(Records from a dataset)
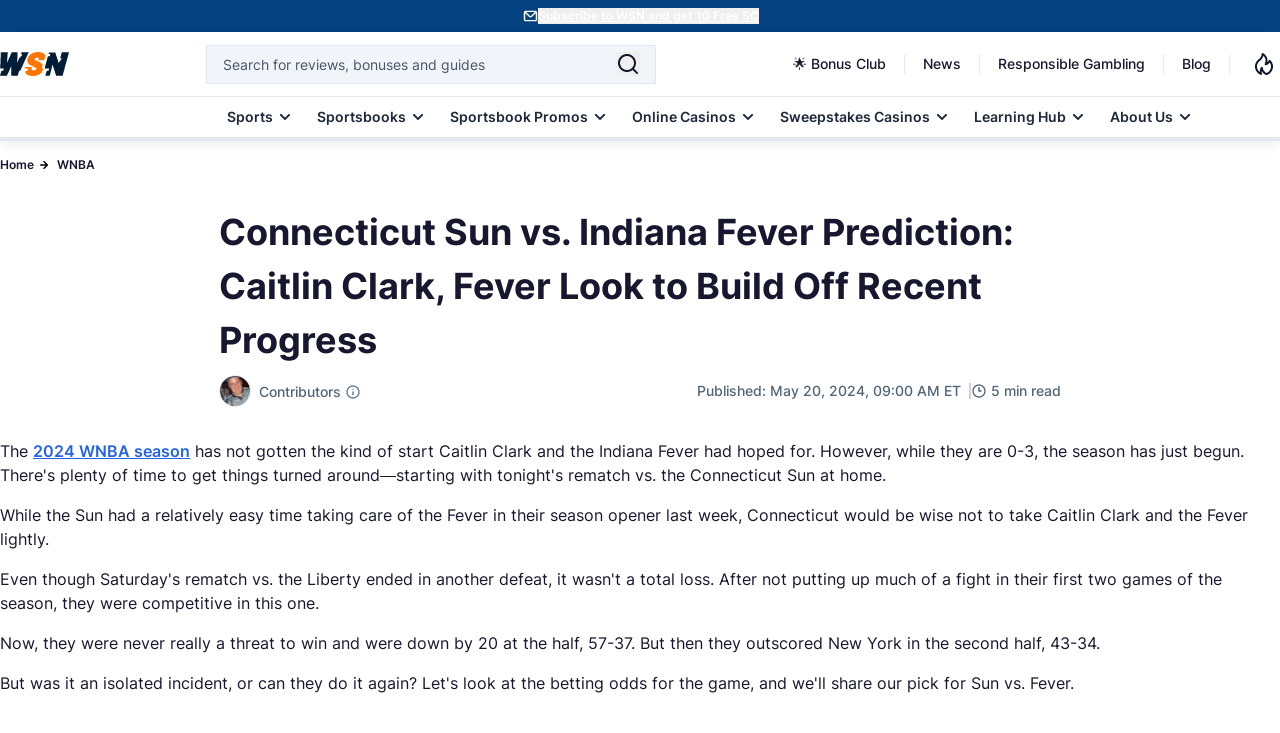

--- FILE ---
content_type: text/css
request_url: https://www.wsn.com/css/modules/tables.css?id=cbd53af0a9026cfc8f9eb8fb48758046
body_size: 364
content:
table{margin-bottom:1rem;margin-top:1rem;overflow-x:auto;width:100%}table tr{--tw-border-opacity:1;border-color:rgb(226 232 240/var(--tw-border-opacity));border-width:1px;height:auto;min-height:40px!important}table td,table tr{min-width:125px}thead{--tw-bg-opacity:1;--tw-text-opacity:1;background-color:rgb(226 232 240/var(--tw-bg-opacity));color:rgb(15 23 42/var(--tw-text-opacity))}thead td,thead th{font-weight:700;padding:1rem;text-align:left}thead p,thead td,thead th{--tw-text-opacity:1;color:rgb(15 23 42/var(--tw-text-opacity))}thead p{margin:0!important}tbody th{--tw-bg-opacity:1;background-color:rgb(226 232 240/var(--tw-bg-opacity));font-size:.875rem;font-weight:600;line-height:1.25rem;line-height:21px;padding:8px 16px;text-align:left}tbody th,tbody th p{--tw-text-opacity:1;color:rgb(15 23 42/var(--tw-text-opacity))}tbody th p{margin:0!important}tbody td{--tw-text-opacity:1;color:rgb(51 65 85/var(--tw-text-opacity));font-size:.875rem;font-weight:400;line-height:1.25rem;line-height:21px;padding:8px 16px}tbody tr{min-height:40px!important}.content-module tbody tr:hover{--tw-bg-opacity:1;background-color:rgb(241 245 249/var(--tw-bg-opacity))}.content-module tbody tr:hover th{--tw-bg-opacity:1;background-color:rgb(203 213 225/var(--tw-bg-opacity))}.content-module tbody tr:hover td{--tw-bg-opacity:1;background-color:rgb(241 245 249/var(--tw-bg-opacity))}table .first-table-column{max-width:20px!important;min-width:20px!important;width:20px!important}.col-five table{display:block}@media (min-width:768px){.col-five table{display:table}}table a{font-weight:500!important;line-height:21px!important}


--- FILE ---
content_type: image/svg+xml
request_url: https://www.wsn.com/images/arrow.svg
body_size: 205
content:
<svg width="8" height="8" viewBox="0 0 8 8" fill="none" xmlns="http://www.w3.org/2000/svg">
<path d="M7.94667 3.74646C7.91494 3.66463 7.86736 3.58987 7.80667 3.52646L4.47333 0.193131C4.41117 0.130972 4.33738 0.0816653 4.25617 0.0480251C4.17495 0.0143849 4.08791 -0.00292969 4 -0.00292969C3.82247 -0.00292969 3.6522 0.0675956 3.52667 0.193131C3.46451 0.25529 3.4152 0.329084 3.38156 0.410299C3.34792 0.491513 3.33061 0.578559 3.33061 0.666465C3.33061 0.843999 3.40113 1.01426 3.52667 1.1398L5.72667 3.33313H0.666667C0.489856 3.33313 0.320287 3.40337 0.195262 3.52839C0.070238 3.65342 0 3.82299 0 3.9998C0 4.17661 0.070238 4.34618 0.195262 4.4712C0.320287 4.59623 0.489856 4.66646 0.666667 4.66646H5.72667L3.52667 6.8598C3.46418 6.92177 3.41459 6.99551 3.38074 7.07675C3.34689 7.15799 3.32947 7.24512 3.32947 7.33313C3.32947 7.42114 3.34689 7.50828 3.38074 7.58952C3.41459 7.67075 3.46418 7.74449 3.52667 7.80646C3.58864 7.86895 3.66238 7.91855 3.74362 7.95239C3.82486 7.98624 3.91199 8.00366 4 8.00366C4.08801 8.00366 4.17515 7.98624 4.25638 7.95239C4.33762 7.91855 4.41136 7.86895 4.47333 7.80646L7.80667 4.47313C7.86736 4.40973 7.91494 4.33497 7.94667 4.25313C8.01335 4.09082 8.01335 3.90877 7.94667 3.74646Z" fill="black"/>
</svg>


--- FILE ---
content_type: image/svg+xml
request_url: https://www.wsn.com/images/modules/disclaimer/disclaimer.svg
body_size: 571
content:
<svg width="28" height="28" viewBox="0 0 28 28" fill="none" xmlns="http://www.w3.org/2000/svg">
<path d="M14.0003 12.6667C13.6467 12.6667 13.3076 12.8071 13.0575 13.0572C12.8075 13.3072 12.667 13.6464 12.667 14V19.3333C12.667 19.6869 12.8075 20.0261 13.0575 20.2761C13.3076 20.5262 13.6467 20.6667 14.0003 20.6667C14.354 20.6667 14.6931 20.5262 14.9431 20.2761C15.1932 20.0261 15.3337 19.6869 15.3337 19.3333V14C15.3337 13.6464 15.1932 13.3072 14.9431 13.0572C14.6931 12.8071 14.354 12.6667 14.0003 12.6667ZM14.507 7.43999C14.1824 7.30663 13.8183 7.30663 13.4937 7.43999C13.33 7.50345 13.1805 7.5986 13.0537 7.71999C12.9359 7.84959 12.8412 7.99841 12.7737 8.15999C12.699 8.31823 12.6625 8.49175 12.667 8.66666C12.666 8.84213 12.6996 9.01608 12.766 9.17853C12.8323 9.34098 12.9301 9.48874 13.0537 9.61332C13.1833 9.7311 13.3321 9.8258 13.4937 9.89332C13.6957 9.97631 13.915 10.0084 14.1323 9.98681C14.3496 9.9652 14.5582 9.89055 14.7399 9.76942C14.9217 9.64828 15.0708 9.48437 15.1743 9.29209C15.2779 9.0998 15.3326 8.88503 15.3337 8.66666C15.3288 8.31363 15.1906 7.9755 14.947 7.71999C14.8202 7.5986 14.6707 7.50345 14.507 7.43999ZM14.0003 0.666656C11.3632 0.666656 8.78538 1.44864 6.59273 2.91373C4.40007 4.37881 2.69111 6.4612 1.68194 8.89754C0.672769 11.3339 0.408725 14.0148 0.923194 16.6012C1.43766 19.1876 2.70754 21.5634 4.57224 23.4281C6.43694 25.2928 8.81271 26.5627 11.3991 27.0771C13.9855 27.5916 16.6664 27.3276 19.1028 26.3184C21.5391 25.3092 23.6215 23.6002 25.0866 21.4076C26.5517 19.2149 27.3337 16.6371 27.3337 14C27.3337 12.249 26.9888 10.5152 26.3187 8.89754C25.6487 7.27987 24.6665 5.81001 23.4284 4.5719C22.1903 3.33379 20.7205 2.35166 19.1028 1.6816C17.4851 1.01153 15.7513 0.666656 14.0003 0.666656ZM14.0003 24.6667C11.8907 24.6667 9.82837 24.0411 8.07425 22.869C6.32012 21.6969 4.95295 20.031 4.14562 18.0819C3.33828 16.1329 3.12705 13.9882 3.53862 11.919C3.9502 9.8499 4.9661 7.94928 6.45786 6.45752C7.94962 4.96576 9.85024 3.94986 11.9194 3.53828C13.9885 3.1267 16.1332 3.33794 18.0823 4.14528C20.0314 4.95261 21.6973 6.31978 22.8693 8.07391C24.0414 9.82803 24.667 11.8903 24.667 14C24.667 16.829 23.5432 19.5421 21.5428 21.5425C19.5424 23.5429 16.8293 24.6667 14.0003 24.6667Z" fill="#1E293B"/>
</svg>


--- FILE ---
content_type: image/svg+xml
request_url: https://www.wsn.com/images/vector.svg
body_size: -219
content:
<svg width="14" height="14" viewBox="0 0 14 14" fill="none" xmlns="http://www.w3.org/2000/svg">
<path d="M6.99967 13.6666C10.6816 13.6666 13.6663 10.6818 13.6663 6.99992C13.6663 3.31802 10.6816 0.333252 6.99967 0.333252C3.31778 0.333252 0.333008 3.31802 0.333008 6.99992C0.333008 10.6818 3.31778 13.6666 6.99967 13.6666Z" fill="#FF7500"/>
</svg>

EXERCISE DETAILS ::
Each record above must be returned exactly as written, with its pictures omitted.

TASK OUTPUT ::
--- FILE ---
content_type: text/css
request_url: https://www.wsn.com/css/modules/tables.css?id=cbd53af0a9026cfc8f9eb8fb48758046
body_size: 364
content:
table{margin-bottom:1rem;margin-top:1rem;overflow-x:auto;width:100%}table tr{--tw-border-opacity:1;border-color:rgb(226 232 240/var(--tw-border-opacity));border-width:1px;height:auto;min-height:40px!important}table td,table tr{min-width:125px}thead{--tw-bg-opacity:1;--tw-text-opacity:1;background-color:rgb(226 232 240/var(--tw-bg-opacity));color:rgb(15 23 42/var(--tw-text-opacity))}thead td,thead th{font-weight:700;padding:1rem;text-align:left}thead p,thead td,thead th{--tw-text-opacity:1;color:rgb(15 23 42/var(--tw-text-opacity))}thead p{margin:0!important}tbody th{--tw-bg-opacity:1;background-color:rgb(226 232 240/var(--tw-bg-opacity));font-size:.875rem;font-weight:600;line-height:1.25rem;line-height:21px;padding:8px 16px;text-align:left}tbody th,tbody th p{--tw-text-opacity:1;color:rgb(15 23 42/var(--tw-text-opacity))}tbody th p{margin:0!important}tbody td{--tw-text-opacity:1;color:rgb(51 65 85/var(--tw-text-opacity));font-size:.875rem;font-weight:400;line-height:1.25rem;line-height:21px;padding:8px 16px}tbody tr{min-height:40px!important}.content-module tbody tr:hover{--tw-bg-opacity:1;background-color:rgb(241 245 249/var(--tw-bg-opacity))}.content-module tbody tr:hover th{--tw-bg-opacity:1;background-color:rgb(203 213 225/var(--tw-bg-opacity))}.content-module tbody tr:hover td{--tw-bg-opacity:1;background-color:rgb(241 245 249/var(--tw-bg-opacity))}table .first-table-column{max-width:20px!important;min-width:20px!important;width:20px!important}.col-five table{display:block}@media (min-width:768px){.col-five table{display:table}}table a{font-weight:500!important;line-height:21px!important}


--- FILE ---
content_type: image/svg+xml
request_url: https://www.wsn.com/images/arrow.svg
body_size: 205
content:
<svg width="8" height="8" viewBox="0 0 8 8" fill="none" xmlns="http://www.w3.org/2000/svg">
<path d="M7.94667 3.74646C7.91494 3.66463 7.86736 3.58987 7.80667 3.52646L4.47333 0.193131C4.41117 0.130972 4.33738 0.0816653 4.25617 0.0480251C4.17495 0.0143849 4.08791 -0.00292969 4 -0.00292969C3.82247 -0.00292969 3.6522 0.0675956 3.52667 0.193131C3.46451 0.25529 3.4152 0.329084 3.38156 0.410299C3.34792 0.491513 3.33061 0.578559 3.33061 0.666465C3.33061 0.843999 3.40113 1.01426 3.52667 1.1398L5.72667 3.33313H0.666667C0.489856 3.33313 0.320287 3.40337 0.195262 3.52839C0.070238 3.65342 0 3.82299 0 3.9998C0 4.17661 0.070238 4.34618 0.195262 4.4712C0.320287 4.59623 0.489856 4.66646 0.666667 4.66646H5.72667L3.52667 6.8598C3.46418 6.92177 3.41459 6.99551 3.38074 7.07675C3.34689 7.15799 3.32947 7.24512 3.32947 7.33313C3.32947 7.42114 3.34689 7.50828 3.38074 7.58952C3.41459 7.67075 3.46418 7.74449 3.52667 7.80646C3.58864 7.86895 3.66238 7.91855 3.74362 7.95239C3.82486 7.98624 3.91199 8.00366 4 8.00366C4.08801 8.00366 4.17515 7.98624 4.25638 7.95239C4.33762 7.91855 4.41136 7.86895 4.47333 7.80646L7.80667 4.47313C7.86736 4.40973 7.91494 4.33497 7.94667 4.25313C8.01335 4.09082 8.01335 3.90877 7.94667 3.74646Z" fill="black"/>
</svg>


--- FILE ---
content_type: image/svg+xml
request_url: https://www.wsn.com/images/modules/disclaimer/disclaimer.svg
body_size: 571
content:
<svg width="28" height="28" viewBox="0 0 28 28" fill="none" xmlns="http://www.w3.org/2000/svg">
<path d="M14.0003 12.6667C13.6467 12.6667 13.3076 12.8071 13.0575 13.0572C12.8075 13.3072 12.667 13.6464 12.667 14V19.3333C12.667 19.6869 12.8075 20.0261 13.0575 20.2761C13.3076 20.5262 13.6467 20.6667 14.0003 20.6667C14.354 20.6667 14.6931 20.5262 14.9431 20.2761C15.1932 20.0261 15.3337 19.6869 15.3337 19.3333V14C15.3337 13.6464 15.1932 13.3072 14.9431 13.0572C14.6931 12.8071 14.354 12.6667 14.0003 12.6667ZM14.507 7.43999C14.1824 7.30663 13.8183 7.30663 13.4937 7.43999C13.33 7.50345 13.1805 7.5986 13.0537 7.71999C12.9359 7.84959 12.8412 7.99841 12.7737 8.15999C12.699 8.31823 12.6625 8.49175 12.667 8.66666C12.666 8.84213 12.6996 9.01608 12.766 9.17853C12.8323 9.34098 12.9301 9.48874 13.0537 9.61332C13.1833 9.7311 13.3321 9.8258 13.4937 9.89332C13.6957 9.97631 13.915 10.0084 14.1323 9.98681C14.3496 9.9652 14.5582 9.89055 14.7399 9.76942C14.9217 9.64828 15.0708 9.48437 15.1743 9.29209C15.2779 9.0998 15.3326 8.88503 15.3337 8.66666C15.3288 8.31363 15.1906 7.9755 14.947 7.71999C14.8202 7.5986 14.6707 7.50345 14.507 7.43999ZM14.0003 0.666656C11.3632 0.666656 8.78538 1.44864 6.59273 2.91373C4.40007 4.37881 2.69111 6.4612 1.68194 8.89754C0.672769 11.3339 0.408725 14.0148 0.923194 16.6012C1.43766 19.1876 2.70754 21.5634 4.57224 23.4281C6.43694 25.2928 8.81271 26.5627 11.3991 27.0771C13.9855 27.5916 16.6664 27.3276 19.1028 26.3184C21.5391 25.3092 23.6215 23.6002 25.0866 21.4076C26.5517 19.2149 27.3337 16.6371 27.3337 14C27.3337 12.249 26.9888 10.5152 26.3187 8.89754C25.6487 7.27987 24.6665 5.81001 23.4284 4.5719C22.1903 3.33379 20.7205 2.35166 19.1028 1.6816C17.4851 1.01153 15.7513 0.666656 14.0003 0.666656ZM14.0003 24.6667C11.8907 24.6667 9.82837 24.0411 8.07425 22.869C6.32012 21.6969 4.95295 20.031 4.14562 18.0819C3.33828 16.1329 3.12705 13.9882 3.53862 11.919C3.9502 9.8499 4.9661 7.94928 6.45786 6.45752C7.94962 4.96576 9.85024 3.94986 11.9194 3.53828C13.9885 3.1267 16.1332 3.33794 18.0823 4.14528C20.0314 4.95261 21.6973 6.31978 22.8693 8.07391C24.0414 9.82803 24.667 11.8903 24.667 14C24.667 16.829 23.5432 19.5421 21.5428 21.5425C19.5424 23.5429 16.8293 24.6667 14.0003 24.6667Z" fill="#1E293B"/>
</svg>


--- FILE ---
content_type: image/svg+xml
request_url: https://www.wsn.com/images/vector.svg
body_size: -219
content:
<svg width="14" height="14" viewBox="0 0 14 14" fill="none" xmlns="http://www.w3.org/2000/svg">
<path d="M6.99967 13.6666C10.6816 13.6666 13.6663 10.6818 13.6663 6.99992C13.6663 3.31802 10.6816 0.333252 6.99967 0.333252C3.31778 0.333252 0.333008 3.31802 0.333008 6.99992C0.333008 10.6818 3.31778 13.6666 6.99967 13.6666Z" fill="#FF7500"/>
</svg>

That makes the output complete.